Diese rechtliche Würdigung wird vom
festgestellten Sachverhalt nicht getragen und berücksichtigt
nicht die Grundsätze der EuGH-Rechtsprechung zur
Entgeltsminderung durch „Vergütungen“ an
sog. Endkunden als
„Verkaufsförderungsmaßnahmen“ (z.B.
EuGH-Urteil vom 15.10.2002 C-427/98 - Kommission gegen
Bundesrepublik Deutschland -, BStBl II 2004, 328 = SIS 02 98 74).
Diese Rechtsprechung des EuGH, der sich der Bundesfinanzhof (BFH)
im Urteil vom 12.1.2006 V R 3/04 (BStBl II 2006, 479 = SIS 06 16 30) angeschlossen hat, geht davon aus, dass nach dem
Umsatzsteuersystem nur der Endverbraucher wirtschaftlich mit der
Umsatzsteuer belastet wird. Für Unternehmer, die auf den
Produktions- und Vertriebsvorstufen vor der Endverbrauchsstufe
tätig sind, muss die Umsatzbesteuerung neutral sein. Unter
Berücksichtigung dieser Grundsätze darf dem Fiskus aus
allen Umsatzgeschäften (z.B. über einen Gegenstand) von
der Herstellung bis zum Endverbrauch nur der Umsatzsteuerbetrag
zufließen, den der Endverbraucher letztlich wirtschaftlich
aufwendet. Es ist deshalb nicht erforderlich, dass ein
Preisnachlass oder eine Preiserstattung (ggf. über einen
„Gutschein“) in der unmittelbaren
Leistungsbeziehung gewährt werden muss, um sich
entgeltmindernd auszuwirken.
2. Die von dem Kläger an die Endkunden
gewährten „Vergütungen“ stellen
vielmehr Preisnachlässe dar und mindern die
Bemessungsgrundlage der von dem Kläger an die
Telefongesellschaften erbrachten Vermittlungsleistungen
(§§ 10 Abs. 1 und 17 Abs. 1 UStG 1993; Art. 11 Teil A
Abs. 1 Buchst. a und Teil C Abs. 1 der Sechsten Richtlinie des
Rates vom 17.5.1977 zur Harmonisierung der Rechtsvorschriften der
Mitgliedstaaten über die Umsatzsteuern 77/388/EWG - Richtlinie
77/388/EWG - ).
Der Senat hat diese Grundsätze in seinem
Urteil in BStBl II 2006, 479 = SIS 06 16 30 auch auf vergleichbare
„Absatzförderungsmaßnahmen“ für
sonstige Leistungen, die mehrere Umsatzstufen umfassen, angewandt.

[Aus einer Sammlung entnommene Daten]
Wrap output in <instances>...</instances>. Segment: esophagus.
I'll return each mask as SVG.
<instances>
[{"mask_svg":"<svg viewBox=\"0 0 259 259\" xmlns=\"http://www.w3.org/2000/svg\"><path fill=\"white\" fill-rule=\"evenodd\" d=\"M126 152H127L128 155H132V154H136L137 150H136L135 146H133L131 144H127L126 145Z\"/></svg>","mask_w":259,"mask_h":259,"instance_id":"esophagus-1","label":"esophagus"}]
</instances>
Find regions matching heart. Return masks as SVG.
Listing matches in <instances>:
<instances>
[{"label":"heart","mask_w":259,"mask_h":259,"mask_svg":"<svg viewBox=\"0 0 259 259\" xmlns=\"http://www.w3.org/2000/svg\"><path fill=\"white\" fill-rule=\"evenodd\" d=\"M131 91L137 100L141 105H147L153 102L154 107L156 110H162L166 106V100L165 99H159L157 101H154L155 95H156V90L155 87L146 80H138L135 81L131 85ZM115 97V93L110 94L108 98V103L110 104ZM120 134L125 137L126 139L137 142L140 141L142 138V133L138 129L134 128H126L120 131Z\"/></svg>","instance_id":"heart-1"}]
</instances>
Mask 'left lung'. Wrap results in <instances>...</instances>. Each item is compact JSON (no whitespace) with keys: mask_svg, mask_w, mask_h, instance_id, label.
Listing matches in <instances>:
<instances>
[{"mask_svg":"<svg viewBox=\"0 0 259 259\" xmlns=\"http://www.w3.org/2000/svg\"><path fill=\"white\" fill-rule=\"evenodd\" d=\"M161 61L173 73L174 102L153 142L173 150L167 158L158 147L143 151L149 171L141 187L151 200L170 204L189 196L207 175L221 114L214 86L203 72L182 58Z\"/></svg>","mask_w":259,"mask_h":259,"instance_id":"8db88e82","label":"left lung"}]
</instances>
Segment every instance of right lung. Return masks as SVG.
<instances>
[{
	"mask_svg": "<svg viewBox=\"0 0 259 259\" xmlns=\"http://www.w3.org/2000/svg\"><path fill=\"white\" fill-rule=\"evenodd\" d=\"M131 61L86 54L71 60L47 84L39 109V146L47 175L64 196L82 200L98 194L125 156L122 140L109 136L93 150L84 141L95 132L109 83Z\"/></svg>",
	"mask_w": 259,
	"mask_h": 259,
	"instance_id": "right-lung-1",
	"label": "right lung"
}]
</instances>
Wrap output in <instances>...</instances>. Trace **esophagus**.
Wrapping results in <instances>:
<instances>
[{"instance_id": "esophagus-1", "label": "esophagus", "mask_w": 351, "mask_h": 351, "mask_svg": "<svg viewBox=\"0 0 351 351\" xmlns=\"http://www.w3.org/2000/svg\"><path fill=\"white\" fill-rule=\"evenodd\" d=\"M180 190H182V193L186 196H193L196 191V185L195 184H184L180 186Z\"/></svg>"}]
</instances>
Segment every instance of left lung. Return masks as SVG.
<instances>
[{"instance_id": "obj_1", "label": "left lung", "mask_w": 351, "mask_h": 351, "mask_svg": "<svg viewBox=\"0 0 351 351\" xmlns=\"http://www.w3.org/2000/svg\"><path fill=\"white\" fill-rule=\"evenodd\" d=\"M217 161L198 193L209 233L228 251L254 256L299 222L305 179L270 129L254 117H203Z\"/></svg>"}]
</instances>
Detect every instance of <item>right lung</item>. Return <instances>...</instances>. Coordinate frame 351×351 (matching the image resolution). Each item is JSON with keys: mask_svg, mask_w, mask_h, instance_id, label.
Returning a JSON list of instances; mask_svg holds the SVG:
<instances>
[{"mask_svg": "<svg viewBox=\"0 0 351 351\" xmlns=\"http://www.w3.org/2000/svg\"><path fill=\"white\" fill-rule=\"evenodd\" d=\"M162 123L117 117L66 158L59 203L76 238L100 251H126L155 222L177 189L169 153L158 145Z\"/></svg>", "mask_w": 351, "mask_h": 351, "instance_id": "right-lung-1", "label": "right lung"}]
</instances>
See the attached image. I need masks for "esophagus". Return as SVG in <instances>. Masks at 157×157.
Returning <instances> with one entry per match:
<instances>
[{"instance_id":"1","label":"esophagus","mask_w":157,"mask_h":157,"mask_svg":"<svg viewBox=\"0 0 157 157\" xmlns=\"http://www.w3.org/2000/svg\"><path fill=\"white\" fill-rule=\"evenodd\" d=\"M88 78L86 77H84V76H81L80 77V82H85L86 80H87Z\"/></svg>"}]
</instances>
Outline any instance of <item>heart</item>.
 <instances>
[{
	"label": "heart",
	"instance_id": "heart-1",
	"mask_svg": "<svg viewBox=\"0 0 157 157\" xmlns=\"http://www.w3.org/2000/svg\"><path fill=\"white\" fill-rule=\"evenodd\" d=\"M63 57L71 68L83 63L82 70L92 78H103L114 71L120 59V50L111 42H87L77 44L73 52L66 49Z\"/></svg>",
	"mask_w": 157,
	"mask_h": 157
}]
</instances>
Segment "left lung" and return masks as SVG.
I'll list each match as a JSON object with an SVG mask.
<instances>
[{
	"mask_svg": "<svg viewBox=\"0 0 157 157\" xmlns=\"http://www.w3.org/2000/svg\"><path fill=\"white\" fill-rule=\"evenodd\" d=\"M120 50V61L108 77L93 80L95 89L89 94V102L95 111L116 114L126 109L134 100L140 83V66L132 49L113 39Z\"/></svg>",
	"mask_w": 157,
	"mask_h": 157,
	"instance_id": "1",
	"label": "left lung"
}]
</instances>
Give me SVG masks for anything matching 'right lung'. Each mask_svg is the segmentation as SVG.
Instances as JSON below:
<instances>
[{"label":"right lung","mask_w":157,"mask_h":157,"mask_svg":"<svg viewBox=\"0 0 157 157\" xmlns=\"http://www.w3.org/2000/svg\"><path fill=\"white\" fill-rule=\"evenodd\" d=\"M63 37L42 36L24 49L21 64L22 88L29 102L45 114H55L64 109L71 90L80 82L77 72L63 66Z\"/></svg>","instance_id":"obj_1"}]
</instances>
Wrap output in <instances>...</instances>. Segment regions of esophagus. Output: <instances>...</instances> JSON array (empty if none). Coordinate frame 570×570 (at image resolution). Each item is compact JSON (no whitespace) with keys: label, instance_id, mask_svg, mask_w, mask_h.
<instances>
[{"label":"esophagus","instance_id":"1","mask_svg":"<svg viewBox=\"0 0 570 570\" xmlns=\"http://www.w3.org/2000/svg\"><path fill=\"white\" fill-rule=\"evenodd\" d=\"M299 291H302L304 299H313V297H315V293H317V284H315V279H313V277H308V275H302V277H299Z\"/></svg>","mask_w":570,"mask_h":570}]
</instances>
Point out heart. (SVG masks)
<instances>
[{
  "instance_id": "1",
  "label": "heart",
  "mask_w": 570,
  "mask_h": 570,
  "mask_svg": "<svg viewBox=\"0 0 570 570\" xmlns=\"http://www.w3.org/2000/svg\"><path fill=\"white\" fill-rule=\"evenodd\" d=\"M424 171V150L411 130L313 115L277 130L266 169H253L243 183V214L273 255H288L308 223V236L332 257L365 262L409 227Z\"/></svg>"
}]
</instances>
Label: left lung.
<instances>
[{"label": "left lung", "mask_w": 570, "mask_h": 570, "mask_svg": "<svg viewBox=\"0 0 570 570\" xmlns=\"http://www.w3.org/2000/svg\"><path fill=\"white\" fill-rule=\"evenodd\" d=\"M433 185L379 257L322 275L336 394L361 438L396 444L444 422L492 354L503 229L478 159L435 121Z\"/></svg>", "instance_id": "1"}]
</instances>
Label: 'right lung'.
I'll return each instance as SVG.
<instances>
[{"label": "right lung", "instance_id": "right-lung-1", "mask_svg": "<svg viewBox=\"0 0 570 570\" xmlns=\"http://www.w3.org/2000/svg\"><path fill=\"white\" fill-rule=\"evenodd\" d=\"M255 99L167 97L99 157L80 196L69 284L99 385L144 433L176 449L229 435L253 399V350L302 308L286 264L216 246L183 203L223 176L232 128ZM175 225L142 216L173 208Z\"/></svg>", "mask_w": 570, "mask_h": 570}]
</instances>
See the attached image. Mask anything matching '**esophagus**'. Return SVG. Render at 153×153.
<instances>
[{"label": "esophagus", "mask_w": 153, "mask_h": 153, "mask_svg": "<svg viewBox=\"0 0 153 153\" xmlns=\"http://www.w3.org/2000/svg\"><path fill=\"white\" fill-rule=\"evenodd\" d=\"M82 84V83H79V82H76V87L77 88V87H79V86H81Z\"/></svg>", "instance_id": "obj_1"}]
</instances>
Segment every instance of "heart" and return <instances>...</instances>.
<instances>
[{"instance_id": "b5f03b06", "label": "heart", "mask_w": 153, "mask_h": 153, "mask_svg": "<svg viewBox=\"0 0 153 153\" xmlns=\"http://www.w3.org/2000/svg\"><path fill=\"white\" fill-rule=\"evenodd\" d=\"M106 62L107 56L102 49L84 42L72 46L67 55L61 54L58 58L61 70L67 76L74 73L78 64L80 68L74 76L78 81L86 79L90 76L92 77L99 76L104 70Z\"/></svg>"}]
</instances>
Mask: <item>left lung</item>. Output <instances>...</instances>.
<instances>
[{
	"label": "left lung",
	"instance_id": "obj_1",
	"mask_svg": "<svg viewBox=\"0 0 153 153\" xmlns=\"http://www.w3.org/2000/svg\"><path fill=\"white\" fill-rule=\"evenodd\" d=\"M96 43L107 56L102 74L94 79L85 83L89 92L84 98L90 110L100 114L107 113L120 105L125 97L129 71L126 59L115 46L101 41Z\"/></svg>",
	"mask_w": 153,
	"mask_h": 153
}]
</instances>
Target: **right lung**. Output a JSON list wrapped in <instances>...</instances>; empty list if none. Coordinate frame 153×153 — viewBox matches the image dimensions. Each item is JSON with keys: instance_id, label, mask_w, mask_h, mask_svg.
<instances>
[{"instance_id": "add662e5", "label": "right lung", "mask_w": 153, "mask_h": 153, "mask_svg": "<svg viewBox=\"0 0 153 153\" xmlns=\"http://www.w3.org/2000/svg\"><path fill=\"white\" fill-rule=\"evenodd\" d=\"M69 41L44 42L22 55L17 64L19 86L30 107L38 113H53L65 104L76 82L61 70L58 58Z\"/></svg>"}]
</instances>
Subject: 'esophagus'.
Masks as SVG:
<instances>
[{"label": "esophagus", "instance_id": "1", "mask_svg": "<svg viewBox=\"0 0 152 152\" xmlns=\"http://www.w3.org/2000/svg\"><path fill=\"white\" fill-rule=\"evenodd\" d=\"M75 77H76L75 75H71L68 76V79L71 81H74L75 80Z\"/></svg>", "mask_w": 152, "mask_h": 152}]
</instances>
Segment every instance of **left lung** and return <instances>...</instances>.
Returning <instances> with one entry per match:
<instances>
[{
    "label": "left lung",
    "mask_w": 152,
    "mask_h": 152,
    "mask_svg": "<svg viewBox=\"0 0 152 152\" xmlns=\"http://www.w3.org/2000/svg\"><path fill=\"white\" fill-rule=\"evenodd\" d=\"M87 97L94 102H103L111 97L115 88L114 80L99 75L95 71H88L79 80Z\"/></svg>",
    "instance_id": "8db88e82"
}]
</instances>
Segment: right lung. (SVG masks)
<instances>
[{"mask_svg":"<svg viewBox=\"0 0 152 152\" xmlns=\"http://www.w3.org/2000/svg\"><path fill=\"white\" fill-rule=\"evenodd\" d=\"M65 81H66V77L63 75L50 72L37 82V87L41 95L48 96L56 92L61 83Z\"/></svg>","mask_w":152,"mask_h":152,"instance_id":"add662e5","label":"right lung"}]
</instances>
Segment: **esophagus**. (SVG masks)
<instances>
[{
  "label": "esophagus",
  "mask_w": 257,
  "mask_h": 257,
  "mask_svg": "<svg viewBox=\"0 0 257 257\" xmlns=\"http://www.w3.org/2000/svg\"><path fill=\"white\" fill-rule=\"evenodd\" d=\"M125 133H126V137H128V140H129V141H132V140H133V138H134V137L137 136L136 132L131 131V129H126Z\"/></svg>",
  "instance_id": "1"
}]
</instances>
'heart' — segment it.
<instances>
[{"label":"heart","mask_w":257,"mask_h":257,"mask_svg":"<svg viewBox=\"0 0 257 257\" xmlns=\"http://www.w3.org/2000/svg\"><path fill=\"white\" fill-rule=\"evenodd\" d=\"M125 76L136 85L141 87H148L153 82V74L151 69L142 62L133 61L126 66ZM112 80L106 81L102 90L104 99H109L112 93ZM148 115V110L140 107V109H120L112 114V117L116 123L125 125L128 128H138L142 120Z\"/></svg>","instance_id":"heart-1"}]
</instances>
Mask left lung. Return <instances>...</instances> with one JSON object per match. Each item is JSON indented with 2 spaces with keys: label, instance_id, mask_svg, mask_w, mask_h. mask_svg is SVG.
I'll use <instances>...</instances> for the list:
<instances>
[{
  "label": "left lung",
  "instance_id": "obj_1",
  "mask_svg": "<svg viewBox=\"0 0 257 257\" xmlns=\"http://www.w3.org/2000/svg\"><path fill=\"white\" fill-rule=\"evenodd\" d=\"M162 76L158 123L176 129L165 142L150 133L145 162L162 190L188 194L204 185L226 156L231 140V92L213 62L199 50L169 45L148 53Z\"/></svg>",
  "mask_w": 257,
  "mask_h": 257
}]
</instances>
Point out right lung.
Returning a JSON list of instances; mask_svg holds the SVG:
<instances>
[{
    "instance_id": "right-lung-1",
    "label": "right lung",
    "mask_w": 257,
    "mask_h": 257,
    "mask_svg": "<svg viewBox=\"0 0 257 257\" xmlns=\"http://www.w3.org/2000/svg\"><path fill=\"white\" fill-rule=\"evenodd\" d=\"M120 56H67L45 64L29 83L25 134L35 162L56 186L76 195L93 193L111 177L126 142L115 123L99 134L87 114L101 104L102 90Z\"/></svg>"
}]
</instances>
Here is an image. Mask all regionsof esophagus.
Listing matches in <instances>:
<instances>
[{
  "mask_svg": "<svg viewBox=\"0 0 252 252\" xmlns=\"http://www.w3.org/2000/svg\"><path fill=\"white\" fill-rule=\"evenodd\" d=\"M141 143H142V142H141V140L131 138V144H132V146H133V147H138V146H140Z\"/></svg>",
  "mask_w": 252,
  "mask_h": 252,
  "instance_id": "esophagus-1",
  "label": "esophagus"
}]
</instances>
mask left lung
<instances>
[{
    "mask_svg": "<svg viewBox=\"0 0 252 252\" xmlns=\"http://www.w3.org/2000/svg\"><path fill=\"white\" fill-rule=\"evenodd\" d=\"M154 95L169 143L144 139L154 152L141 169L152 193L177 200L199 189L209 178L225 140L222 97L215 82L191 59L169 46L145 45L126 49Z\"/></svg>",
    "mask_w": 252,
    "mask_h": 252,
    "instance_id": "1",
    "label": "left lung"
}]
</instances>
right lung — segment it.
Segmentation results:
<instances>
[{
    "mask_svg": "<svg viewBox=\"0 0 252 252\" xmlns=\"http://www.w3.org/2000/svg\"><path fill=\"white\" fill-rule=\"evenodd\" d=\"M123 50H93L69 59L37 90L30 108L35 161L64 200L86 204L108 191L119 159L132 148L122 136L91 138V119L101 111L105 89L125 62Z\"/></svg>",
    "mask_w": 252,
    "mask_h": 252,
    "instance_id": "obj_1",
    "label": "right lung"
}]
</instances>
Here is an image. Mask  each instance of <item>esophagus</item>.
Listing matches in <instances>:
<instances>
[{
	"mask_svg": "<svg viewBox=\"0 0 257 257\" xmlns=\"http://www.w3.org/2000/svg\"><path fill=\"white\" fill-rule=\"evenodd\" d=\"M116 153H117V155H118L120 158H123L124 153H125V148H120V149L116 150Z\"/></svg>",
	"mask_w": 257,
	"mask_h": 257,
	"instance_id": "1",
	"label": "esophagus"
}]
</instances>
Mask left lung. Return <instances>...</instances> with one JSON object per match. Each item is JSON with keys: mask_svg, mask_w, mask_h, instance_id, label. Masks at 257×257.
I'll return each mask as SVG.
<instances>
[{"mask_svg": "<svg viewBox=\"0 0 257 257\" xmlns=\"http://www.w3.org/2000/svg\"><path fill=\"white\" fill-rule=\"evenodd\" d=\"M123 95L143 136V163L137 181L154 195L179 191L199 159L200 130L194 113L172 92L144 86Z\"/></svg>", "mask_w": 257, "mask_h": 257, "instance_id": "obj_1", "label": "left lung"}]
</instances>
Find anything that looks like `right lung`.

**TEILE DER ÜBUNG:**
1 – Fasse den Absatz des Auszugs zur Entgeltsminderung, der mit „Diese rechtliche Würdigung“ beginnt, als kurze Stichpunktliste zusammen und behalte dabei seine wesentlichen Aussagen bei.
2 – Ersetze im Auszug zur Entgeltsminderung im Abschnitt von „Der Senat hat“ bis einschließlich „Umsatzstufen umfassen, angewandt.“ das Wort „Senat“ durch „Bundesfinanzhof“ und gib diesen Abschnitt erneut wieder.
3 – Wer wird nach dem Auszug zur Entgeltsminderung im Umsatzsteuersystem wirtschaftlich mit der Umsatzsteuer belastet?

**ANTWORTEN JE AUFGABE:**
1 –
- Die rechtliche Würdigung wird vom festgestellten Sachverhalt nicht getragen. Sie berücksichtigt nicht die EuGH-Grundsätze zur Entgeltsminderung durch „Vergütungen“ an Endkunden als „Verkaufsförderungsmaßnahmen“ (z. B. EuGH-Urteil vom 15.10.2002 C-427/98).
- Der BFH hat sich dieser Rechtsprechung im Urteil vom 12.1.2006 V R 3/04 angeschlossen.
- Nach dem Umsatzsteuersystem wird wirtschaftlich nur der Endverbraucher mit der Umsatzsteuer belastet.
- Für Unternehmer auf den Produktions- und Vertriebsvorstufen muss die Umsatzbesteuerung neutral sein.
- Dem Fiskus darf aus allen Umsatzgeschäften von der Herstellung bis zum Endverbrauch nur der Umsatzsteuerbetrag zufließen, den der Endverbraucher letztlich wirtschaftlich aufwendet.
- Ein Preisnachlass oder eine Preiserstattung (ggf. über einen „Gutschein“) muss daher nicht in der unmittelbaren Leistungsbeziehung gewährt werden, um das Entgelt zu mindern.

2 –
Der Bundesfinanzhof hat diese Grundsätze in seinem
Urteil in BStBl II 2006, 479 = SIS 06 16 30 auch auf vergleichbare
„Absatzförderungsmaßnahmen“ für
sonstige Leistungen, die mehrere Umsatzstufen umfassen, angewandt.

3 – Nur der Endverbraucher.